Setting Rules: What You Need to Know
06/17/2014 09:46AM ● Published by Hood Magazine
By Amber Bruns, MS, BCBA, South West/West Central Service Cooperative
Rules play an important role in everyday life. All of us operate under some set of rules on a daily basis. Sometimes, children need a little bit more support and encouragement to understand and follow basic rules and expectations. Hopefully, with a little bit more knowledge, skill and some motivation, the right set of rules can help maintain order and peace within your household.
There are some specific facets of rules that we have to explore. First, does your child know what the rules are? Are the rules clearly defined? Is it stated in a way that tells them what to do instead of what not to do?
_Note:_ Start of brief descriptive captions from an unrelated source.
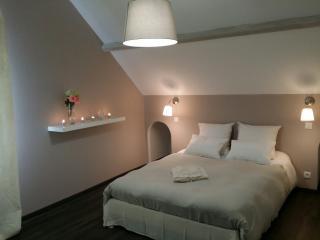 chambres d'hôtes des Demoiselles - Seine-et-Marne vacation rentals
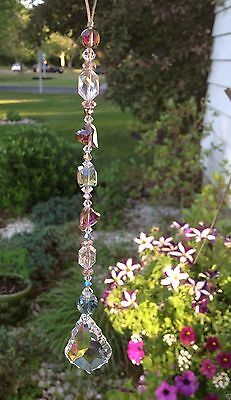 Healing Crystal Heart Suncatcher/Prism W/Swarovski Elements French Drop USA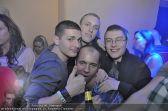 Partynight - Salzbar - Sa 28.01.2012 - 34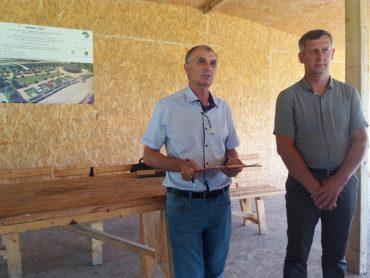 Як проходить реформа децентралізації на Одещині на прикладі маяківської об'єднаної територіальної громади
Do they know what the rules mean? Example: State, “Turn tablet, tv, and phone off at 6pm” instead of “No electronics after supper”.
Secondly, do your kids have the ability to do what the rules state? The rules can’t be too hard or your child cannot achieve success. Example: Asking a 3 year old to sit still at the dinner table for 30 minutes may be too difficult for most children that age. It may be better to state, “While at the dinner table, we sit in our chair and use a quiet voice at the table.”
Most importantly, is it clear what happens when they follow the rules and what happens when they don’t follow the rules? Is the motivation significant enough that they will want to follow the rule? This doesn't necessarily mean that a child has to earn money or a prize for following the rule, in some households this may be the strategy that works best. In other households a healthy dose of praise and recognition are given for following the rules. There has to be a plan to recognize your kids when they are doing well and following the rules and avoid only nagging, negative comments and reactions when they don’t follow the rules.
On the flip side, are the consequences for breaking the rules followed consistently by everyone? If the children learn that only mom, enforces the rules or that only one child in the home has to follow the rules, the rules and structure begin to lose their integrity and the structure of the rules will disintegrate and lose their effectiveness.
Keeping a few simple strategies in mind when designing rules for your children can help increase their independence and provide an effective structure for your household.